A wetbag slightly bigger than the size I show in this tutorial (mine ended up 10.5 inches by 14.5 inches) costs $16.50 from Planet Wise (13 inches by 16 inches). I paid $7 for TWO of these! That’s $3.50 for a travel size wetbag. In all fairness, I will say that I already had the thread, so I didn’t have to buy that. I got PUL fabric (the link is to Joann’s, but at Walmart it’s 11.99/yard) and two zippers (14 inches, $1.47 each) from Walmart. You’ll also need a sewing machine and I used some nice techniques mine (actually my mom’s which she lets me borrow because she’s awesome) has, but you can get away with a pretty basic machine for this. And here it is!

Quick and Easy Wetbag Picture Tutorial! 

I started with a 12 inch cut of fabric, about 64 inches across.

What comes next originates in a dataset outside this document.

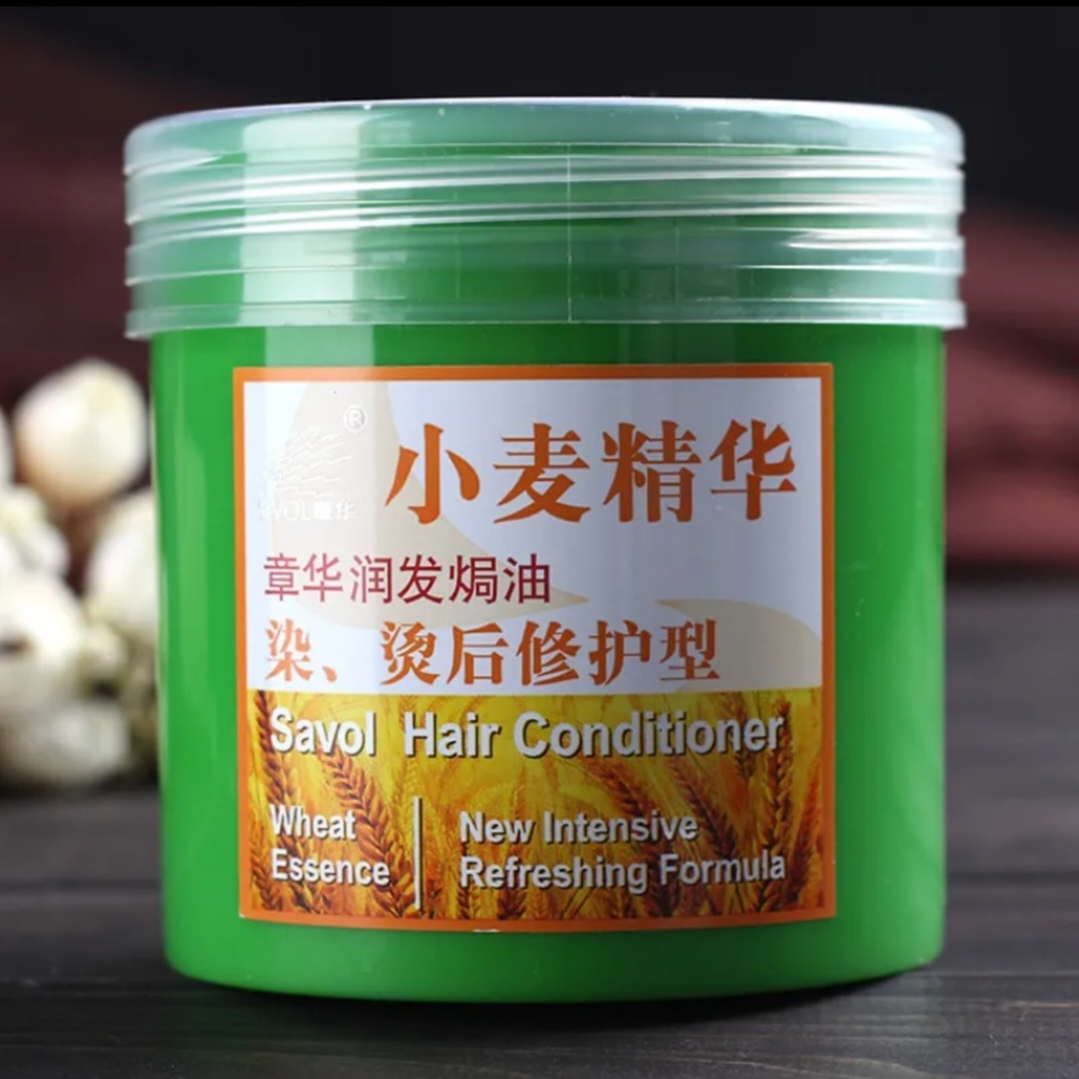 正品代购许昌超市好物小麦精华护发素章华发膜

First I made the loop (handy for picking up the bag and could be modified to have a snap or something fancy so you can clip the wetbag onto your diaper bag). I cut a 2 inch strip off of the bottom (the 12 inch side) and then cut that in half, ending with two pieces that were 6 inches across.

Fold it in half and sew along with the smallest seam you can get away with (it’ll make the next step easier).

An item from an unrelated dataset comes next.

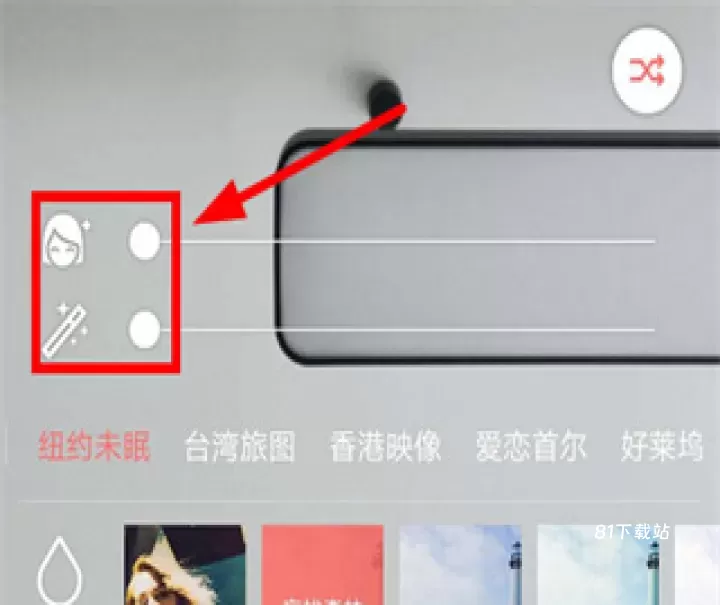 潮自拍_https://m.81xiazai.com_摄影图像_第3张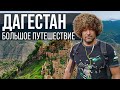 🔥 Невероятное путешествие по Дагестану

Now flip it inside out, like so: take a piece of yarn and tie it to a safety pin.

Feed the safety pin through the tube.

Pin the safety pin to the end of the tube.

Feed the safety pin back through the tube and once you get it going, pull the yarn.

Voila! You have a little tube! Set this aside for later. Or if you’re going to do a button/snap, fold it within itself a little (so the raw edge is on the inside) and sew across.

Take the remaining ~62 inches and fold it in half (so they’re ~31 inches each) and cut.

Fold one of the halves in half and pin it. Sew this on a really, really wide stitch (basting stitch). As wide as your machine can go (which is a 4 on mine) because you’re going to have to unpick this later.

Pin the zipper so that the teeth are up against the basting stitch with the zipper itself facing the basting stitch. Line up the end of the zipper where it starts with the edge of the wetbag. Sew on a regular stitch with a zipper foot (if you have one).

Sew the other side of the zipper just like you did the first.

Unzip the zipper (it’ll make things easier) and unpick the basting stitches. A really easy way to unzip a zipper that’s facing away from you is to move the tab so it’s pointing the wrong way (upwards, if that makes more sense) and then push on the top of that to get the zipper down. Holding it like shown (spreading the sides apart) seems to make it easier to pick.

Sew across the zipper on the opposite side from the metal stopper, about 5/8 an inch away from the edge of the fabric. You could put your regular foot back on for this if you’d like. Either way, it needs to be switched before you do the zig zag in the next step.

 

Fold the little tube in half and stick it so the loop is facing inside of the inner fabric like this and sew along the edge all the way to the bottom (though line it up better on the top than I did with this one). If you’re doing a modified holding tab, just sew the raw edge side of the tab into this. I used a zig-zag stretch stitch, but you could get away with a regular zig-zag.

Sew the same stitch down the other side and you’re done! Yay wetbags!